• [Exercise requirements] Rewrite the entries below with "photograph" replaced by "image" everywhere it occurs. Leave everything else as it is.

Stored records
::::

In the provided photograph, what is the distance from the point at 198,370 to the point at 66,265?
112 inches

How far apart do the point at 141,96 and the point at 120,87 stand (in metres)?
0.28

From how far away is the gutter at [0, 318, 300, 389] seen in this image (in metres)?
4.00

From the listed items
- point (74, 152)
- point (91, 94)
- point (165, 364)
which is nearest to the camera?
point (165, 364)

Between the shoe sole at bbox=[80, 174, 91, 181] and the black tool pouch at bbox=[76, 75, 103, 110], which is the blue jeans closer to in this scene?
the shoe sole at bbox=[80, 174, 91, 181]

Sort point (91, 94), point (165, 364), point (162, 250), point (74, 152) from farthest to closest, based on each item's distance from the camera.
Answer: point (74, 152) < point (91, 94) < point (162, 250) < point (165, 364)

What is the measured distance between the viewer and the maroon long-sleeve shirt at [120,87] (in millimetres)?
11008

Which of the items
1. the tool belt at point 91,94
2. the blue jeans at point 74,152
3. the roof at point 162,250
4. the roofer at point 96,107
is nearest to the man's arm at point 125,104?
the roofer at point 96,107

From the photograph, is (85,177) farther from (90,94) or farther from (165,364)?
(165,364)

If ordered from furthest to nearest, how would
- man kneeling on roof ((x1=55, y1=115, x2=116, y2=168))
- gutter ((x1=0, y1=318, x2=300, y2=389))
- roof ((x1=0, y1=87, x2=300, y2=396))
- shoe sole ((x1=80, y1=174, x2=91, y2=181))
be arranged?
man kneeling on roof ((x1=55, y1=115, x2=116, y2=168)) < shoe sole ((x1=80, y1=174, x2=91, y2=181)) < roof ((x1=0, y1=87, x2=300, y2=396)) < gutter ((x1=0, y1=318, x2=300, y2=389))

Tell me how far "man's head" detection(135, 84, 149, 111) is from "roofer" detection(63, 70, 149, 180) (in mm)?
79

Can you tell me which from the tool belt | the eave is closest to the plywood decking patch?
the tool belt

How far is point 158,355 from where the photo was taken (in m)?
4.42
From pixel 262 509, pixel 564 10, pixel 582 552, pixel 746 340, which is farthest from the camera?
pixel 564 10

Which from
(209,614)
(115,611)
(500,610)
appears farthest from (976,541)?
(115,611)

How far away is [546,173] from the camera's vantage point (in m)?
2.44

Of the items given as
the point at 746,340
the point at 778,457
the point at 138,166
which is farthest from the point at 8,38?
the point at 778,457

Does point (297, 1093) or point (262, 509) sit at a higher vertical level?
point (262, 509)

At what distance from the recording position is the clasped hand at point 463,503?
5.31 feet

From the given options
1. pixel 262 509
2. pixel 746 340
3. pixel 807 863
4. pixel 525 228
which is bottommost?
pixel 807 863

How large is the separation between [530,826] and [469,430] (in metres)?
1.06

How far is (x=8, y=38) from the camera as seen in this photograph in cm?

::::

• [The answer]
In the provided image, what is the distance from the point at 198,370 to the point at 66,265?
112 inches

How far apart do the point at 141,96 and the point at 120,87 stand (in metres)?
0.28

From how far away is the gutter at [0, 318, 300, 389] seen in this image (in metres)?
4.00

From the listed items
- point (74, 152)
- point (91, 94)
- point (165, 364)
which is nearest to the camera?
point (165, 364)

Between the shoe sole at bbox=[80, 174, 91, 181] and the black tool pouch at bbox=[76, 75, 103, 110], which is the blue jeans closer to in this scene?
the shoe sole at bbox=[80, 174, 91, 181]

Sort point (91, 94), point (165, 364), point (162, 250), point (74, 152) from farthest to closest, based on each item's distance from the camera.
Answer: point (74, 152) < point (91, 94) < point (162, 250) < point (165, 364)

What is the measured distance between the viewer and the maroon long-sleeve shirt at [120,87] (in millimetres)?
11008

Which of the items
1. the tool belt at point 91,94
2. the blue jeans at point 74,152
3. the roof at point 162,250
4. the roofer at point 96,107
is nearest to the man's arm at point 125,104?
the roofer at point 96,107

From the image, is (85,177) farther from (90,94) or farther from (165,364)?
(165,364)

If ordered from furthest to nearest, how would
- man kneeling on roof ((x1=55, y1=115, x2=116, y2=168))
- gutter ((x1=0, y1=318, x2=300, y2=389))
- roof ((x1=0, y1=87, x2=300, y2=396))
- shoe sole ((x1=80, y1=174, x2=91, y2=181))
be arranged?
man kneeling on roof ((x1=55, y1=115, x2=116, y2=168)) < shoe sole ((x1=80, y1=174, x2=91, y2=181)) < roof ((x1=0, y1=87, x2=300, y2=396)) < gutter ((x1=0, y1=318, x2=300, y2=389))

Tell me how far "man's head" detection(135, 84, 149, 111) is from "roofer" detection(63, 70, 149, 180) (in mm)?
79

Can you tell me which from the tool belt | the eave is closest to the plywood decking patch?
the tool belt

How far is point 158,355 from where the photo was taken (in m)?
4.42
From pixel 262 509, pixel 564 10, pixel 582 552, pixel 746 340, which is farthest from the camera?
pixel 564 10

Which from
(209,614)
(115,611)
(500,610)
appears farthest from (976,541)?
(115,611)

How far away is [546,173] from the camera's vantage point (in m)?
2.44

Of the items given as
the point at 746,340
the point at 778,457
the point at 138,166
which is farthest from the point at 8,38?
the point at 778,457

Does point (297, 1093) or point (262, 509) sit at a higher vertical level?
point (262, 509)

At what distance from the recording position is the clasped hand at point 463,503?
5.31 feet

From the given options
1. pixel 262 509
2. pixel 746 340
3. pixel 807 863
4. pixel 525 228
which is bottommost?
pixel 807 863

How large is the separation between [530,826] and [469,430] (in metres)?
1.06

How far is (x=8, y=38) from the camera as seen in this image in cm?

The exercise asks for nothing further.